**Kutipan teks**
((

Dikutip Dari Kompasiana
Pilpes 2024 telah usai, pada Rabu, 14 Februari 2024. Seperti yang kita ketahui dalam pilpes yang telah dilaksakan pasti melewati berbagai persyaratan, cobaan hingga tantangan untuk mendapat hasil yang maksimal. Dibutuhkan waktu, tenaga, dan pikiran yang baik dan tidak luput dari pengeluaran untuk mengadakan hal tersebut. Apakah pilpes (pemilihan presiden dan wakil presiden) ini membawa pengaruh yang signifikan pada perekonomian negara kita?
Pada 14 Februari lalu, sebanyak hampir 205 juta pemilih di 38 provinsi, 514 kabupaten/kota, 7.277 kecamatan, 83.771 desa berpartisipasi pada Pemilu untuk menentukan presiden dan wakil presiden baru serta sekitar 20.000 posisi legislatif lainnya.
Pemilu merupakan pesta demokrasi besar yang mempunyai pengaruh politik atau ekonomi di negara Indonesia. Tantangan demokrasi selama lima tahun sejak pemilu terakhir telah memberikan berbagai dampak terhadap perekonomian nasional.

))

Lanjutkan tulisan tentang dampak Pemilu 2024 terhadap perekonomian, mulai setelah kalimat terakhirnya. Daftar data ini merupakan bahan terpisah dari tulisan tentang dampak Pemilu 2024 terhadap perekonomian.

**Daftar data**
((

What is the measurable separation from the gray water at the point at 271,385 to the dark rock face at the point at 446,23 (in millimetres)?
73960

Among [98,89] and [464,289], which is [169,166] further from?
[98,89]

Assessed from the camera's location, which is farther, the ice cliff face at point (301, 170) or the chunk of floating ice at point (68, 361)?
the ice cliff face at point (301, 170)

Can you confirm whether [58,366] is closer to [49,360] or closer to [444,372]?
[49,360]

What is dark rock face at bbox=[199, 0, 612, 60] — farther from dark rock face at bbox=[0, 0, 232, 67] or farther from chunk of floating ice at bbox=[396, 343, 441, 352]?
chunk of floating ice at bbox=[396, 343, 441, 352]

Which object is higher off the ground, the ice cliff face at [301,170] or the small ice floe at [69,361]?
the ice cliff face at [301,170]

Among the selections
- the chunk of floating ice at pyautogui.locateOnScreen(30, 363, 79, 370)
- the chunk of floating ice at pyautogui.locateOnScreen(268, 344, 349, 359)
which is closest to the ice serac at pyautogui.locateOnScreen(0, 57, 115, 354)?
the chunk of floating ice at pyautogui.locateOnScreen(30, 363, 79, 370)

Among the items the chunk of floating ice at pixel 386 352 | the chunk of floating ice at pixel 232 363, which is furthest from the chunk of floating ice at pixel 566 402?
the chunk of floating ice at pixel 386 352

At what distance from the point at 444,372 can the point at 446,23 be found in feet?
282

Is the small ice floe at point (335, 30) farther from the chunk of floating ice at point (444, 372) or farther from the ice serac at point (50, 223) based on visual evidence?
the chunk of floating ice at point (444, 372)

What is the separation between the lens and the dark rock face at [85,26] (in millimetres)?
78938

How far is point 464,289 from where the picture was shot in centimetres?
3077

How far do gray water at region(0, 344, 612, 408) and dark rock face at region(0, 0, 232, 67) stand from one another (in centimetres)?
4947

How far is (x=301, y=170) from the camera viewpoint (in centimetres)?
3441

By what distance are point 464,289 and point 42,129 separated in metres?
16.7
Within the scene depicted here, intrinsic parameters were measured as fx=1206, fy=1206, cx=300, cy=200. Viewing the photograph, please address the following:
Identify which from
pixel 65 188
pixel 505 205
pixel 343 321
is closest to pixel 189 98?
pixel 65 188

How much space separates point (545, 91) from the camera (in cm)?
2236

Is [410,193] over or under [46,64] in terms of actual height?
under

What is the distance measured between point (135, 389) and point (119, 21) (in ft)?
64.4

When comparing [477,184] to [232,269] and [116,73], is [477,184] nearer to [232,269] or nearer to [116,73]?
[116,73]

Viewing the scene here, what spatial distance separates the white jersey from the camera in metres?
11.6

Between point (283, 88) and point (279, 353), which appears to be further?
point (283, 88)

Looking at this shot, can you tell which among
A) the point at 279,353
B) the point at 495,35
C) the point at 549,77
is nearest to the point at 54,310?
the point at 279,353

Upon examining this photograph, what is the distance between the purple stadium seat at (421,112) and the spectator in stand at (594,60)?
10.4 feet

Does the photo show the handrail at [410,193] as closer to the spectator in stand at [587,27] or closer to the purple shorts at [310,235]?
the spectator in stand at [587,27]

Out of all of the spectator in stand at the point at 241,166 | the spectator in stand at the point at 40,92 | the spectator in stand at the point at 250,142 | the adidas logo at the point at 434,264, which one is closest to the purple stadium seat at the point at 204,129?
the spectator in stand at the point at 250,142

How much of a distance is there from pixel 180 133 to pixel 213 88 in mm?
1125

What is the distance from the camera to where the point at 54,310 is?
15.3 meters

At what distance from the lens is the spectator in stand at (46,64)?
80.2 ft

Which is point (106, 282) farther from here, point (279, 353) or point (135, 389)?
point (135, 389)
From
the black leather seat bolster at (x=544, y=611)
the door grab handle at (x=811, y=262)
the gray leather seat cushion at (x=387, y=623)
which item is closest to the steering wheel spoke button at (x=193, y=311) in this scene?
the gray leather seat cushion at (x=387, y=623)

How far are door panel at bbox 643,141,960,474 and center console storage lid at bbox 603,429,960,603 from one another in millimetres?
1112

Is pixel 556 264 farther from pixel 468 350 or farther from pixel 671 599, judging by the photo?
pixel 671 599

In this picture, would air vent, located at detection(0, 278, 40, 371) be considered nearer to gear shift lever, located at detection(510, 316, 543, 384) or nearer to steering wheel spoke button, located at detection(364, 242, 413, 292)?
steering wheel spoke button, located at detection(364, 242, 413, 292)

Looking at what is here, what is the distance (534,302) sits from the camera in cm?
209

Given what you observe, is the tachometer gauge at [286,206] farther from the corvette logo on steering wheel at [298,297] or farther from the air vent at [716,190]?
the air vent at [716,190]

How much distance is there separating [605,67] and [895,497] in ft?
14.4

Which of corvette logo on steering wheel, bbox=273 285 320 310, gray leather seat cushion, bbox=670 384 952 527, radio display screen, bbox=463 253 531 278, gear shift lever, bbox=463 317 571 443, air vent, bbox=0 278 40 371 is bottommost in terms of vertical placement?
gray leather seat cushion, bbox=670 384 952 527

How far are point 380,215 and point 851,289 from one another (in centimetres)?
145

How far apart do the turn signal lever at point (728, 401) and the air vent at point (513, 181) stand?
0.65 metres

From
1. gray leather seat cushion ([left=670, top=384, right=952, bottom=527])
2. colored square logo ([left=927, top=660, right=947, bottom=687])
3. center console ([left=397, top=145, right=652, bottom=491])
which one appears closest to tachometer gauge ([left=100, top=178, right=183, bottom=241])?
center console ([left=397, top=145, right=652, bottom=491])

))

**Hasil**
Anggaran Pemilu juga menjadi salah satu fokus pemerintah pada APBN 2024. Kepala Pusat Kebijakan Ekonomi Makro Badan Kebijakan Fiskal Abdurohman juga memaparkan pemilu berpotensi menaikkan konsumsi.
Dampak pemilu dapat dibagi menjadi dua bagian. Dampak langsungnya adalah peningkatan konsumsi pemerintah, dan dampak tidak langsungnya adalah konsumsi masyarakat. Konsumsi produk domestik bruto (PDB) pemerintah diperkirakan meningkat sebesar 0,75% pada tahun 2023 dan 1% pada tahun 2024. Sementara itu, Konsumsi Lembaga Non Profit yang melayani Rumah Tangga (LNPRT) juga diperkirakan meningkat naik sebesar 4,72% pada tahun 2023 dan 6,57% pada tahun 2024 sebagai dampak dari pengeluaran calon legislatif (caleg)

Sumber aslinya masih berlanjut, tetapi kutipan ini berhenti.